_Brief_: Copy the entries character for character.

Start of Block

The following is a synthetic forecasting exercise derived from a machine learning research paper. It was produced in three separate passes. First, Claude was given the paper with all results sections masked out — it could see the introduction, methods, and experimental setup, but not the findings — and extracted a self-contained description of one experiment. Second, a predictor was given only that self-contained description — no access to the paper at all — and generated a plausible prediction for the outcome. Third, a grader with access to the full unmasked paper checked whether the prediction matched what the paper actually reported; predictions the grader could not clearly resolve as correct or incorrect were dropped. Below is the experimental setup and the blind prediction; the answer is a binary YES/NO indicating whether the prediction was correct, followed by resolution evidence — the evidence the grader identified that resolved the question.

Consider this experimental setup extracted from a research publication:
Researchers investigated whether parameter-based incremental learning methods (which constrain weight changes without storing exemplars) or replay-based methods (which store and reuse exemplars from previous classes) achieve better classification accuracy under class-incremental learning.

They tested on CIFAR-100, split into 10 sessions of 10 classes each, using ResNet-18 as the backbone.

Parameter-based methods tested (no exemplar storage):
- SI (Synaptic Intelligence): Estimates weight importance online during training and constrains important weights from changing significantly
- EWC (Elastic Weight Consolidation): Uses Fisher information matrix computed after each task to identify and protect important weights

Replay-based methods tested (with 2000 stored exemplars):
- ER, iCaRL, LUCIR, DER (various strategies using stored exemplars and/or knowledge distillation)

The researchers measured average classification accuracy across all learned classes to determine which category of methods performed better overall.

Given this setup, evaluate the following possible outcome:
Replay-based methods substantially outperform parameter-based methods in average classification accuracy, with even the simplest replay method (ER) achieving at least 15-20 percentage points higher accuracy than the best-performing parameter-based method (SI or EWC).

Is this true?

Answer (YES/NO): YES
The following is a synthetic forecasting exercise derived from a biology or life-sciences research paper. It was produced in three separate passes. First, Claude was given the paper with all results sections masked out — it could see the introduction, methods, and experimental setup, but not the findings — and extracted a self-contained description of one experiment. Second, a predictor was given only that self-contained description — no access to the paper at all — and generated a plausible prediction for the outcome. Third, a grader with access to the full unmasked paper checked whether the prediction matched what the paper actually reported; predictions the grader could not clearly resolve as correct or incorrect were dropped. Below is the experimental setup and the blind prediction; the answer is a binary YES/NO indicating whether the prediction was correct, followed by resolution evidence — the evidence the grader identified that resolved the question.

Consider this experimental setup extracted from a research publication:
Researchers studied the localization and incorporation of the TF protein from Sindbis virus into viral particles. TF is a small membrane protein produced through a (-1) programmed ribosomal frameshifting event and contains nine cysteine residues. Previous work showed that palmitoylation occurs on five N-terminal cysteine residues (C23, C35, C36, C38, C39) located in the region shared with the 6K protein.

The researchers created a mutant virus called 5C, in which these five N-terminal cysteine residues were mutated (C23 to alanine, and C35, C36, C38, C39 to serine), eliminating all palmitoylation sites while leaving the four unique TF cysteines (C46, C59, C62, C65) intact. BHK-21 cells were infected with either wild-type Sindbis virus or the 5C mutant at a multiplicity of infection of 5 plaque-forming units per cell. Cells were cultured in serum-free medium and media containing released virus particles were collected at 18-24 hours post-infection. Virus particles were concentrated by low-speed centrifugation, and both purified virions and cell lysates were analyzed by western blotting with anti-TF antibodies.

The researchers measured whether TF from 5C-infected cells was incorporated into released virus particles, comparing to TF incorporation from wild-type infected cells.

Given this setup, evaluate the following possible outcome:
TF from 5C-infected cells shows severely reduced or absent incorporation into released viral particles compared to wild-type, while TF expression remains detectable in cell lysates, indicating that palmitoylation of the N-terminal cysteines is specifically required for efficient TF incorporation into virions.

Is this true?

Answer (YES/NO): YES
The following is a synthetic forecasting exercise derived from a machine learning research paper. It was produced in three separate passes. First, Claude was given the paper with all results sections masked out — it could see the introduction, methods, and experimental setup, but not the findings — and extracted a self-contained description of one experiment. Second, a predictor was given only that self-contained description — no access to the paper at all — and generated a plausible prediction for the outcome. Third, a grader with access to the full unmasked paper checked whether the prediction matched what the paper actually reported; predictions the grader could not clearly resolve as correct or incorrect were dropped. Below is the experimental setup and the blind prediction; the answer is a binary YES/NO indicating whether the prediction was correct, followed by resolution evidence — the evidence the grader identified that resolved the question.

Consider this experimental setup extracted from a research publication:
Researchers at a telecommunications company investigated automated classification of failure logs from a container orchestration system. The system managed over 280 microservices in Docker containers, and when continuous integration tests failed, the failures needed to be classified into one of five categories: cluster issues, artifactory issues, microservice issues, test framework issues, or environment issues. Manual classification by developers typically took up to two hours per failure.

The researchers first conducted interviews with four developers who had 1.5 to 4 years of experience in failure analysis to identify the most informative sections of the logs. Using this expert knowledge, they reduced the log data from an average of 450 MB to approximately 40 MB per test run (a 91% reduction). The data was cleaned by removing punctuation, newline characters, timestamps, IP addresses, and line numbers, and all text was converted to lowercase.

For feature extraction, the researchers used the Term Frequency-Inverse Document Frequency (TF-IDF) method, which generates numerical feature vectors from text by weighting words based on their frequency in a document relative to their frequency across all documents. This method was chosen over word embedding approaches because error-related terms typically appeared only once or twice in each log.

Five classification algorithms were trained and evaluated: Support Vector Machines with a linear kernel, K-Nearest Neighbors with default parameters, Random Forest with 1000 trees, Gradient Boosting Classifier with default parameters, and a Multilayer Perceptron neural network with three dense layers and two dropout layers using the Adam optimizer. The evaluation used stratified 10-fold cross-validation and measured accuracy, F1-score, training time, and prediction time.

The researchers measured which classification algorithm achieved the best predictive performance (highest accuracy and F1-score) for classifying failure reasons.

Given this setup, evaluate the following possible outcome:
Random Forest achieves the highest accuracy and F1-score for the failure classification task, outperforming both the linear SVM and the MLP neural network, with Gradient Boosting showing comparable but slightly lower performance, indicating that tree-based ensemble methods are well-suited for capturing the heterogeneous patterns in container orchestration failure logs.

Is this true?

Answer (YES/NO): NO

End of Block

_Finished exercise_:
The following is a synthetic forecasting exercise derived from a machine learning research paper. It was produced in three separate passes. First, Claude was given the paper with all results sections masked out — it could see the introduction, methods, and experimental setup, but not the findings — and extracted a self-contained description of one experiment. Second, a predictor was given only that self-contained description — no access to the paper at all — and generated a plausible prediction for the outcome. Third, a grader with access to the full unmasked paper checked whether the prediction matched what the paper actually reported; predictions the grader could not clearly resolve as correct or incorrect were dropped. Below is the experimental setup and the blind prediction; the answer is a binary YES/NO indicating whether the prediction was correct, followed by resolution evidence — the evidence the grader identified that resolved the question.

Consider this experimental setup extracted from a research publication:
Researchers investigated whether parameter-based incremental learning methods (which constrain weight changes without storing exemplars) or replay-based methods (which store and reuse exemplars from previous classes) achieve better classification accuracy under class-incremental learning.

They tested on CIFAR-100, split into 10 sessions of 10 classes each, using ResNet-18 as the backbone.

Parameter-based methods tested (no exemplar storage):
- SI (Synaptic Intelligence): Estimates weight importance online during training and constrains important weights from changing significantly
- EWC (Elastic Weight Consolidation): Uses Fisher information matrix computed after each task to identify and protect important weights

Replay-based methods tested (with 2000 stored exemplars):
- ER, iCaRL, LUCIR, DER (various strategies using stored exemplars and/or knowledge distillation)

The researchers measured average classification accuracy across all learned classes to determine which category of methods performed better overall.

Given this setup, evaluate the following possible outcome:
Replay-based methods substantially outperform parameter-based methods in average classification accuracy, with even the simplest replay method (ER) achieving at least 15-20 percentage points higher accuracy than the best-performing parameter-based method (SI or EWC).

Is this true?

Answer (YES/NO): YES
The following is a synthetic forecasting exercise derived from a biology or life-sciences research paper. It was produced in three separate passes. First, Claude was given the paper with all results sections masked out — it could see the introduction, methods, and experimental setup, but not the findings — and extracted a self-contained description of one experiment. Second, a predictor was given only that self-contained description — no access to the paper at all — and generated a plausible prediction for the outcome. Third, a grader with access to the full unmasked paper checked whether the prediction matched what the paper actually reported; predictions the grader could not clearly resolve as correct or incorrect were dropped. Below is the experimental setup and the blind prediction; the answer is a binary YES/NO indicating whether the prediction was correct, followed by resolution evidence — the evidence the grader identified that resolved the question.

Consider this experimental setup extracted from a research publication:
Researchers studied the localization and incorporation of the TF protein from Sindbis virus into viral particles. TF is a small membrane protein produced through a (-1) programmed ribosomal frameshifting event and contains nine cysteine residues. Previous work showed that palmitoylation occurs on five N-terminal cysteine residues (C23, C35, C36, C38, C39) located in the region shared with the 6K protein.

The researchers created a mutant virus called 5C, in which these five N-terminal cysteine residues were mutated (C23 to alanine, and C35, C36, C38, C39 to serine), eliminating all palmitoylation sites while leaving the four unique TF cysteines (C46, C59, C62, C65) intact. BHK-21 cells were infected with either wild-type Sindbis virus or the 5C mutant at a multiplicity of infection of 5 plaque-forming units per cell. Cells were cultured in serum-free medium and media containing released virus particles were collected at 18-24 hours post-infection. Virus particles were concentrated by low-speed centrifugation, and both purified virions and cell lysates were analyzed by western blotting with anti-TF antibodies.

The researchers measured whether TF from 5C-infected cells was incorporated into released virus particles, comparing to TF incorporation from wild-type infected cells.

Given this setup, evaluate the following possible outcome:
TF from 5C-infected cells shows severely reduced or absent incorporation into released viral particles compared to wild-type, while TF expression remains detectable in cell lysates, indicating that palmitoylation of the N-terminal cysteines is specifically required for efficient TF incorporation into virions.

Is this true?

Answer (YES/NO): YES
The following is a synthetic forecasting exercise derived from a machine learning research paper. It was produced in three separate passes. First, Claude was given the paper with all results sections masked out — it could see the introduction, methods, and experimental setup, but not the findings — and extracted a self-contained description of one experiment. Second, a predictor was given only that self-contained description — no access to the paper at all — and generated a plausible prediction for the outcome. Third, a grader with access to the full unmasked paper checked whether the prediction matched what the paper actually reported; predictions the grader could not clearly resolve as correct or incorrect were dropped. Below is the experimental setup and the blind prediction; the answer is a binary YES/NO indicating whether the prediction was correct, followed by resolution evidence — the evidence the grader identified that resolved the question.

Consider this experimental setup extracted from a research publication:
Researchers at a telecommunications company investigated automated classification of failure logs from a container orchestration system. The system managed over 280 microservices in Docker containers, and when continuous integration tests failed, the failures needed to be classified into one of five categories: cluster issues, artifactory issues, microservice issues, test framework issues, or environment issues. Manual classification by developers typically took up to two hours per failure.

The researchers first conducted interviews with four developers who had 1.5 to 4 years of experience in failure analysis to identify the most informative sections of the logs. Using this expert knowledge, they reduced the log data from an average of 450 MB to approximately 40 MB per test run (a 91% reduction). The data was cleaned by removing punctuation, newline characters, timestamps, IP addresses, and line numbers, and all text was converted to lowercase.

For feature extraction, the researchers used the Term Frequency-Inverse Document Frequency (TF-IDF) method, which generates numerical feature vectors from text by weighting words based on their frequency in a document relative to their frequency across all documents. This method was chosen over word embedding approaches because error-related terms typically appeared only once or twice in each log.

Five classification algorithms were trained and evaluated: Support Vector Machines with a linear kernel, K-Nearest Neighbors with default parameters, Random Forest with 1000 trees, Gradient Boosting Classifier with default parameters, and a Multilayer Perceptron neural network with three dense layers and two dropout layers using the Adam optimizer. The evaluation used stratified 10-fold cross-validation and measured accuracy, F1-score, training time, and prediction time.

The researchers measured which classification algorithm achieved the best predictive performance (highest accuracy and F1-score) for classifying failure reasons.

Given this setup, evaluate the following possible outcome:
Random Forest achieves the highest accuracy and F1-score for the failure classification task, outperforming both the linear SVM and the MLP neural network, with Gradient Boosting showing comparable but slightly lower performance, indicating that tree-based ensemble methods are well-suited for capturing the heterogeneous patterns in container orchestration failure logs.

Is this true?

Answer (YES/NO): NO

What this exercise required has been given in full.